能否把下方全部材料逐行表示为一个 JSON 字符串列表，每行对应一项，并略去空行？

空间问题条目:
+---+
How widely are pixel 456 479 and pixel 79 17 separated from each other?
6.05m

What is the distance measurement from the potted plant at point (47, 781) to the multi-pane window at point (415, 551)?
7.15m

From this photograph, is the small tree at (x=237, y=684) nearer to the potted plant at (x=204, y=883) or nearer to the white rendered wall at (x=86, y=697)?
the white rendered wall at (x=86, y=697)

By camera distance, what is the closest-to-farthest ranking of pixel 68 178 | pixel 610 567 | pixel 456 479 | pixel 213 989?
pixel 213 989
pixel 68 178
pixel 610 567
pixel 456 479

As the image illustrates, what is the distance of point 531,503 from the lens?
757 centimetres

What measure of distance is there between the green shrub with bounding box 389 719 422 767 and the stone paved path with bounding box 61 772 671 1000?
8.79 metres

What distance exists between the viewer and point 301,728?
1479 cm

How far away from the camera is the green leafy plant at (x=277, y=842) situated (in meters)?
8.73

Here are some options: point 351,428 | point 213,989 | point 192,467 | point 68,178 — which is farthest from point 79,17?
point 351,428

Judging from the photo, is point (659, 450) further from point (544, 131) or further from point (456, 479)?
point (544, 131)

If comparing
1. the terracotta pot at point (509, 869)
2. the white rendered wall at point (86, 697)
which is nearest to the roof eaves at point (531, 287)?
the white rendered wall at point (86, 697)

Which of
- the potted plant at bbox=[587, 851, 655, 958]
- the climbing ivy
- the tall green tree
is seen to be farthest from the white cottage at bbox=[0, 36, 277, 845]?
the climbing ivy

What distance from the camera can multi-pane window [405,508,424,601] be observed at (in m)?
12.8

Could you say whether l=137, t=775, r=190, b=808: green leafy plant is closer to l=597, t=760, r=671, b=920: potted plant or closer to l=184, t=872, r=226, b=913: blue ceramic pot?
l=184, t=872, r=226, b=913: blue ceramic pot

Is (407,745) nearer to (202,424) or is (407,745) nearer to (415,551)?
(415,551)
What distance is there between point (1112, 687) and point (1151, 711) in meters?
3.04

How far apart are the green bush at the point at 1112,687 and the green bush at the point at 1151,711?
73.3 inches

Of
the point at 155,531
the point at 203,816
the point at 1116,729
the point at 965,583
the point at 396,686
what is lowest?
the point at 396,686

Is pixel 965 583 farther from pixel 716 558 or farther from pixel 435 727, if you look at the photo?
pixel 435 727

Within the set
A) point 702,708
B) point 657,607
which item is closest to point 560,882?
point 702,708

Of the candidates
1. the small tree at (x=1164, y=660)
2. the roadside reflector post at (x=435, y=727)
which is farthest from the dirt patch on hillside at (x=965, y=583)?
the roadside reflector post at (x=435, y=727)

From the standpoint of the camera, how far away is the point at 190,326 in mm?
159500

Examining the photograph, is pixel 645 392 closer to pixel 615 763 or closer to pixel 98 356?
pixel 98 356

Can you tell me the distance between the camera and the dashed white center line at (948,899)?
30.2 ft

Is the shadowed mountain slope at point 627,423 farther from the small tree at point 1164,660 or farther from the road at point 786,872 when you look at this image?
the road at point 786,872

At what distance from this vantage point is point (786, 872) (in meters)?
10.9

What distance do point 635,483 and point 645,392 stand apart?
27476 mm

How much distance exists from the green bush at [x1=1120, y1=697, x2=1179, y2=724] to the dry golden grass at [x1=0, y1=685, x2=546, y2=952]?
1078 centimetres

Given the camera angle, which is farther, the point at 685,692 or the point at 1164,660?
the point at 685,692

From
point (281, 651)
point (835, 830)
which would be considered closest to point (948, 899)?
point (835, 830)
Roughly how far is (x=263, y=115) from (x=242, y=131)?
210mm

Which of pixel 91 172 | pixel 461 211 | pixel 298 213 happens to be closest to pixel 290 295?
+---+
## [作答如下]
[
  "How widely are pixel 456 479 and pixel 79 17 separated from each other?",
  "6.05m",
  "What is the distance measurement from the potted plant at point (47, 781) to the multi-pane window at point (415, 551)?",
  "7.15m",
  "From this photograph, is the small tree at (x=237, y=684) nearer to the potted plant at (x=204, y=883) or nearer to the white rendered wall at (x=86, y=697)?",
  "the white rendered wall at (x=86, y=697)",
  "By camera distance, what is the closest-to-farthest ranking of pixel 68 178 | pixel 610 567 | pixel 456 479 | pixel 213 989?",
  "pixel 213 989",
  "pixel 68 178",
  "pixel 610 567",
  "pixel 456 479",
  "As the image illustrates, what is the distance of point 531,503 from the lens?",
  "757 centimetres",
  "What measure of distance is there between the green shrub with bounding box 389 719 422 767 and the stone paved path with bounding box 61 772 671 1000?",
  "8.79 metres",
  "What distance exists between the viewer and point 301,728?",
  "1479 cm",
  "How far away from the camera is the green leafy plant at (x=277, y=842) situated (in meters)?",
  "8.73",
  "Here are some options: point 351,428 | point 213,989 | point 192,467 | point 68,178 — which is farthest from point 79,17?",
  "point 351,428",
  "Judging from the photo, is point (659, 450) further from point (544, 131) or further from point (456, 479)?",
  "point (544, 131)",
  "If comparing",
  "1. the terracotta pot at point (509, 869)",
  "2. the white rendered wall at point (86, 697)",
  "which is nearest to the roof eaves at point (531, 287)?",
  "the white rendered wall at point (86, 697)",
  "Which of",
  "- the potted plant at bbox=[587, 851, 655, 958]",
  "- the climbing ivy",
  "- the tall green tree",
  "is seen to be farthest from the white cottage at bbox=[0, 36, 277, 845]?",
  "the climbing ivy",
  "What distance from the camera can multi-pane window [405,508,424,601] be observed at (in m)?",
  "12.8",
  "Could you say whether l=137, t=775, r=190, b=808: green leafy plant is closer to l=597, t=760, r=671, b=920: potted plant or closer to l=184, t=872, r=226, b=913: blue ceramic pot?",
  "l=184, t=872, r=226, b=913: blue ceramic pot",
  "Is (407,745) nearer to (202,424) or is (407,745) nearer to (415,551)?",
  "(415,551)",
  "What distance is there between point (1112, 687) and point (1151, 711) in meters?",
  "3.04",
  "How far apart are the green bush at the point at 1112,687 and the green bush at the point at 1151,711?",
  "73.3 inches",
  "Of",
  "the point at 155,531",
  "the point at 203,816",
  "the point at 1116,729",
  "the point at 965,583",
  "the point at 396,686",
  "what is lowest?",
  "the point at 396,686",
  "Is pixel 965 583 farther from pixel 716 558 or farther from pixel 435 727, if you look at the photo?",
  "pixel 435 727",
  "Within the set",
  "A) point 702,708",
  "B) point 657,607",
  "which item is closest to point 560,882?",
  "point 702,708",
  "Of the candidates",
  "1. the small tree at (x=1164, y=660)",
  "2. the roadside reflector post at (x=435, y=727)",
  "which is farthest from the dirt patch on hillside at (x=965, y=583)?",
  "the roadside reflector post at (x=435, y=727)",
  "From the standpoint of the camera, how far away is the point at 190,326 in mm?",
  "159500",
  "Examining the photograph, is pixel 645 392 closer to pixel 615 763 or closer to pixel 98 356?",
  "pixel 98 356",
  "Can you tell me the distance between the camera and the dashed white center line at (948,899)?",
  "30.2 ft",
  "Is the shadowed mountain slope at point 627,423 farther from the small tree at point 1164,660 or farther from the road at point 786,872 when you look at this image?",
  "the road at point 786,872",
  "At what distance from this vantage point is point (786, 872) (in meters)?",
  "10.9",
  "What distance do point 635,483 and point 645,392 stand apart?",
  "27476 mm",
  "How much distance exists from the green bush at [x1=1120, y1=697, x2=1179, y2=724] to the dry golden grass at [x1=0, y1=685, x2=546, y2=952]?",
  "1078 centimetres",
  "Given the camera angle, which is farther, the point at 685,692 or the point at 1164,660?",
  "the point at 685,692",
  "From",
  "point (281, 651)",
  "point (835, 830)",
  "which would be considered closest to point (948, 899)?",
  "point (835, 830)",
  "Roughly how far is (x=263, y=115) from (x=242, y=131)?",
  "210mm",
  "Which of pixel 91 172 | pixel 461 211 | pixel 298 213 happens to be closest to pixel 290 295?"
]